Elle incarne l’image de la femme dans l’économie du bois. Pendant six ans, cette mère de sept enfants fait de la coupe de bois son économie de subsistance. Face aux hommes, elle est « sans complexe ». La seule différence est qu’elle n’est pas régulière sur le terrain comme les hommes. Mais quand elle est sur le champ « de bataille » c’est un homme qui bosse. «  Je coupe le bois et charge les véhicules comme les hommes » affirme-t-elle sourire aux lèvres. Celle qui est la présidente des bûcheronnes de Cassou dit avoir au minimum dix chargements par an. Ce qui s’évalue à 500 000f en raison de 50 000f le camion. Dans cette dynamique, madame Nignan contribue aux charges familiales. «  J’aide mon mari à payer la scolarité des enfants ». Avec ce qu’elle gagne également, elle a pu construire deux maisons de 20 et 22 tôles. En réalité, c’est trois maisons puisqu’en plus des deux autres, elle a construit une autre pour son fils. Et naturellement pour une femme, bien s’habiller, s’équiper en ustensiles de cuisine va de soi.
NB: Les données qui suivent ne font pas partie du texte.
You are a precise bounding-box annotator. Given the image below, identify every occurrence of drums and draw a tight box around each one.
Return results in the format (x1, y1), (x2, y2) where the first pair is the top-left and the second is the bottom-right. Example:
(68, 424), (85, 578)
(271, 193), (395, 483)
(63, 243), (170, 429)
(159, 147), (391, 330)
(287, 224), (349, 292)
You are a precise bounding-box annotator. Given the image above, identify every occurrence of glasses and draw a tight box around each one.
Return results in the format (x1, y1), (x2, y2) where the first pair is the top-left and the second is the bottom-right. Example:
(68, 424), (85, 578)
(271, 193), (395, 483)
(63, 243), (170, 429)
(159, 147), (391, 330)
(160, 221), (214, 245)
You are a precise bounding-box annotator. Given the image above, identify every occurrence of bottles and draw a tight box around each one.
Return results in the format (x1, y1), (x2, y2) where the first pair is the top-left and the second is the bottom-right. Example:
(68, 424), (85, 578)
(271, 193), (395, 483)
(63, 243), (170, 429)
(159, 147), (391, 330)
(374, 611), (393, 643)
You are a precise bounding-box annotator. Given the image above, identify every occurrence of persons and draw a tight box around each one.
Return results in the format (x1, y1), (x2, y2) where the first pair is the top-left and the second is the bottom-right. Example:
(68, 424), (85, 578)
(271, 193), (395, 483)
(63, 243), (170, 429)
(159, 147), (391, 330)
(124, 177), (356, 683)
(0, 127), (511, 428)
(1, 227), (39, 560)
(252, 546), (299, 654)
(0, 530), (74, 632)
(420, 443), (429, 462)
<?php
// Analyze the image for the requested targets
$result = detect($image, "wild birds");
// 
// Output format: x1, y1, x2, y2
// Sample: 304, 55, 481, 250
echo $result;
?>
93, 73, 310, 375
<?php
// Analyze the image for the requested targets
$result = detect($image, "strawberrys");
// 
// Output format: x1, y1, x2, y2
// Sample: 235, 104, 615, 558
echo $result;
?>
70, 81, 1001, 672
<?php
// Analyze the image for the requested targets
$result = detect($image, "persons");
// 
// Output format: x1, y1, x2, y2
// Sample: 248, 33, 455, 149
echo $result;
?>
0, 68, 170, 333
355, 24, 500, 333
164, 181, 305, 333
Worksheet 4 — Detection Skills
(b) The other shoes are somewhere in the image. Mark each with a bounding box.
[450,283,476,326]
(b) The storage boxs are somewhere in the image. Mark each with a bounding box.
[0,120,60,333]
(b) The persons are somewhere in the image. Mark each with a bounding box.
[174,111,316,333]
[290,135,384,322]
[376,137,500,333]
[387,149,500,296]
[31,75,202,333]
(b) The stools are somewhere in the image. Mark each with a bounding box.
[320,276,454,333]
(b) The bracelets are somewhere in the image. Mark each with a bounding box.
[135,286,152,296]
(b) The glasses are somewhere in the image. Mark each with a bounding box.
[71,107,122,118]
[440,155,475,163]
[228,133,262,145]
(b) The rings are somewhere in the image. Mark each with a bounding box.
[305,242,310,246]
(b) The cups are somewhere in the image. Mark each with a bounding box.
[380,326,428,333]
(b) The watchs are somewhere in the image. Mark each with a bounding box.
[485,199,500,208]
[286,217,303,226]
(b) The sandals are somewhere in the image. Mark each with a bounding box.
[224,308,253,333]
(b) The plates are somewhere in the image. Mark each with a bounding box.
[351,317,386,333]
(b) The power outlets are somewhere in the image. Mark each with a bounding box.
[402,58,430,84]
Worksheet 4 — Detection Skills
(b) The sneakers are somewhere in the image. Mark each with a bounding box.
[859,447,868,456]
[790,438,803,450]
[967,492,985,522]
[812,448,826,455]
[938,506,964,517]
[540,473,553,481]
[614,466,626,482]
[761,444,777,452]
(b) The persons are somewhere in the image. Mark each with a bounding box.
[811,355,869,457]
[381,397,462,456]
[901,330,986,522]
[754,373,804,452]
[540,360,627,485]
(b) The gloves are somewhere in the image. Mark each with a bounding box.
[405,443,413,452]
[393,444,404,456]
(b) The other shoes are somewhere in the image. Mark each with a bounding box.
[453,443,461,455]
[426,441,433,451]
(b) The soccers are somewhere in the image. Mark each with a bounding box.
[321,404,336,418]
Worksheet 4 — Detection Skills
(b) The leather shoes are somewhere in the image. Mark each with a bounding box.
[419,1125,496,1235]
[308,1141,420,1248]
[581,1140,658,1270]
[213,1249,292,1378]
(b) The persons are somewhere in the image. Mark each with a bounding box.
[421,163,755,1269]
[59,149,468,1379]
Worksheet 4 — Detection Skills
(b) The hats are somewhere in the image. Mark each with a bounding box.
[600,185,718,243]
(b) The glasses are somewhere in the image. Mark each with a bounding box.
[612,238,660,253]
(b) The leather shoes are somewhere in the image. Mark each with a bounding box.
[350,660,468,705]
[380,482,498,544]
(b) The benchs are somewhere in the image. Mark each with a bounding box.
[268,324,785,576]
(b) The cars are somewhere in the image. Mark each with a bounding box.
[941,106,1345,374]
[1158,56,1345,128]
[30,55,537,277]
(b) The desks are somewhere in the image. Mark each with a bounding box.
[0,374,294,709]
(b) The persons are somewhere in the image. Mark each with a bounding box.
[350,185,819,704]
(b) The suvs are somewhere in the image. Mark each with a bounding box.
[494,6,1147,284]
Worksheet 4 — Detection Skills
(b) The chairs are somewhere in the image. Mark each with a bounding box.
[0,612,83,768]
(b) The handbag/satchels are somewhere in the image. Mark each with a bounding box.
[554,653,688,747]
En la matière, Aïssata Nignan est une femme comblée. Elle compte aujourd’hui un troupeau de petits ruminants, un bœuf et deux ânes. Vouée à l’agriculture, elle se sert de son bœuf de trait pour labourer. Ce qui augmente son rendement. La coupe du bois est un travail « épuisant » fait-elle savoir. Mais comme elle, beaucoup de ses camarades ont pu se réaliser, témoigne Aïssata Nignan.

BK

Yaya Namoro : Bucheron c’est pénible, mais ça nourrit son homme

A 41 ans, véritable force de la nature, Yaya Namoro est un ancien membre du GGF de Cassou. Ce jeudi 18 juin à 8 heures 30, il peine à se réveiller. A le regarder du haut de son 1,90 m environs, il a visiblement toujours sommeil. Mais il s’efforce de nous répondre. Il dépeint des conditions de travail difficiles. «  C’est un travail pénible, fatiguant. Il faut dix jours pour pouvoir remplir un camion  ». Pour faire ce travail, «  il faut prendre assez de Nescafé. Nombreux sont ceux-là qui prennent des comprimés pour tenir ». Mais au bout de cette peine, il tire un peu de son bonheur. Par an, monsieur Namoro dit pouvoir faire vingt chargements. Ce qui lui rapporte un million de fcfa l’an. Il a à sa charge huit enfants, tous scolarisés et trois femmes. Avec ce travail «  pénible  » il dit avoir pu acheter une moto, construit des maisons de 22, 16 et 10 tôles. Il compte aussi un troupeau de huit bœufs.